Неужели юная негодница у кого-то позаимствовала помаду? И когда она успела повзрослеть? Груди стали женственно полными, округлыми и уже не торчали вперед дерзкими конусами. Полной инициации дарэйли достигла всего месяц назад, и теперь ее нескладная, по-подростковому угловатая фигура стремительно достигала идеала. А уж после того, как она едва не соблазнила даже Ллуфа, девица совсем с цепи сорвалась.
— Оденься немедленно, Мариэт!
— Не могу. Мою рубашку недоштопала Ханна, а врожденных лат, как у Шойны, у меня нет. Почему мой создатель не
Мариэт, массируя виски Сьента, склонилась ниже, шаловливо дунула ему в плотно зажмуренные глаза. Локон, заправленный за ухо, выскользнул, и девчонка не преминула пощекотать пушистым кончиком аристократически тонкий нос хозяина. Сьент чихнул от души, но глаза не открыл.
— Потому что такова твоя сущность, девочка. Жизнь беззащитна. Может быть, потом ты сумеешь отрастить себе толстую шкуру, но я не хотел бы тебя видеть такой.
— Ты вообще не хочешь меня видеть, — обиженно заметила девушка.
— Надень хотя бы рваную рубашку. Почему, кстати, она порвалась?
— Я ее случайно коснулась голыми руками, — девушка наверняка покраснела, судя по смущенному голосу, но полюбоваться, как ее алебастровая, словно светившаяся изнутри, кожа расцвела розами на щеках, Сьент не мог. Никакая сила не заставила бы сейчас его открыть глаза, пока негодница провоцирует.
— Понятно. Лен снова начал расти? — догадался он.
— Даже зацвел! — с гордостью сообщила дарэйли.
— Там еще осталось, что зашивать?
— Рукава пришлось обрезать.
— А почему ты сняла заговоренные перчатки? Я же тебе запретил, пока ты не научишься контролировать силу.
— Хотела Щепку подкараулить и излечить. Ой! Сьент!

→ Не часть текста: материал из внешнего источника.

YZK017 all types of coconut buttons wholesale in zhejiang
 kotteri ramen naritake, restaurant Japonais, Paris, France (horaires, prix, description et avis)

Помоги!
Верховный колебался несколько секунд — не очередная ли уловка шалуньи? — но шкура под ним ощутимо дернулась, и он кувырком покатился с ложа. Глаза, разумеется, пришлось открыть, а в руке уже чувствовалась тяжесть меча — защиту Гончар вызвал мгновенно.
Мариэт, сверкнув ослепительным телом, нырнула за его спину, а перед Сьентом вздыбилась, размахивая разрезанными лапами с вырванными когтями, медвежья шкура.
Казалось бы — что там какая-то шкура? Не медведь же, в самом деле. Но Сьент с тех пор, как обзавелся дарэйли жизни, заучил до печенок: даже нитка, выскользнувшая из рук светлой хранительницы, может задушить. А тут — целая шкура с лапами, да еще и без головы. То есть, никакой Логос не поможет.
Через несколько секунд от оживших медвежьих останков не уцелело ни лоскутка. Сьент, порубив шкуру в клочья, вызвал дарэйли огня, и шатер наполнился вонью от горелой шерсти.
— Ну, Мариэт… Больше не размахивай зря руками, будь так добра.
— Не буду. Честно.
Девушка всхлипнула: и страшно, и шкуру жалко. Хорошо, что она, пока хозяин притворялся слепым, успела погладить только одну — посмотреть, что из этого получится.
— Ну, идем к остальным, раз мы остались без ночлега, — вздохнул Сьент. — Может, найдется и одежда для тебя.
Второй шатер Верховного стоял рядом: там расположились слуги и остальные рабы Сьента, но Мариэт вдруг решила полюбоваться полной луной и утащила Гончара к обрыву реки, откуда 'ночная хозяйка' была видна особенно хорошо.